Selected extract:

French Provincial Cooking - Elizabeth David [231]
FROMAGE DE FONTAINEBLEAU
Fontainebleau is a very light and fluffy fresh cream cheese, which has now become a well-known commercial product, being sold in French dairies and restaurants enfolded in a little white cloth and served in individual portions in cartons or metal containers: and being prepared in large quantities by special machinery in a factory it attains a greater degree of aeration than can be achieved in the ordinary household. On the other hand, prepared at home it does not sink so quickly, is a fraction of the cost and tastes rather better. In the house where I stayed in Paris in my student days, we used to have it served in one large bowl from which we all helped ourselves to pretty big quantities. The consumption of cream in that establishment must have been huge by present-day standards.
For ample helpings for four people, the ingredients are pint of double cream, about 2 oz. of very fresh milk (in those days in France both cream and milk were unpasteurised), about a dessertspoon of caster sugar or vanilla sugar, if available.
Pour the fresh cream into a bowl, cover it, leave it in a cool place but not in the refrigerator, for 3 or 4 days, according to the weather. If it is insufficiently ripened it will be insipid but, on the other hand, it must not have the slightest hint of a cheesy taste. The day it is to be eaten, buy the fresh milk. Sprinkle the sugar over the cream and start to whip it with a loop whisk or a fork. As it gets stiffer, add the milk a little at a time. Don’t whip it too stiff, or it will lose its lightness and turn to a buttery mass. Simply pile it up in a bowl or into little glasses and you will find that it keeps its shape. But if you want to make it fluffier, fold in a stiffly whipped egg white or two.

Information shown:

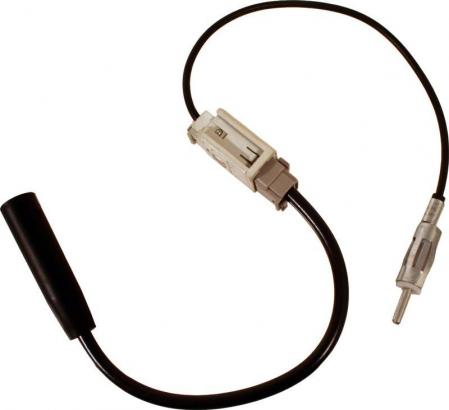 Antenn Adapter FM-Modulator PC5-144 - dBakuten.se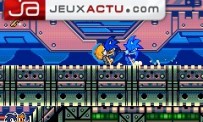 Sonic Advance 3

Written task A:
Reproduce the stretch of the Fontainebleau cheese passage from "Pour the fresh" through "white or two.".
Written task B:
According to the Fontainebleau cheese passage, how long should the cream be left in a cool place before it is whipped?
Written task C:
Indicate whether each statement agrees with the Fontainebleau cheese passage, and support each verdict with the deciding words quoted from it: (i) the cream should be ripened in the refrigerator; (ii) the home-made version costs much less than the commercial product; (iii) whipping the cream too stiff turns it into a buttery mass.

Response area A:
Pour the fresh cream into a bowl, cover it, leave it in a cool place but not in the refrigerator, for 3 or 4 days, according to the weather. If it is insufficiently ripened it will be insipid but, on the other hand, it must not have the slightest hint of a cheesy taste. The day it is to be eaten, buy the fresh milk. Sprinkle the sugar over the cream and start to whip it with a loop whisk or a fork. As it gets stiffer, add the milk a little at a time. Don’t whip it too stiff, or it will lose its lightness and turn to a buttery mass. Simply pile it up in a bowl or into little glasses and you will find that it keeps its shape. But if you want to make it fluffier, fold in a stiffly whipped egg white or two.

Response area B:
For 3 or 4 days, according to the weather.

Response area C:
(i) No: "leave it in a cool place but not in the refrigerator"
(ii) Yes: "is a fraction of the cost"
(iii) Yes: "or it will lose its lightness and turn to a buttery mass"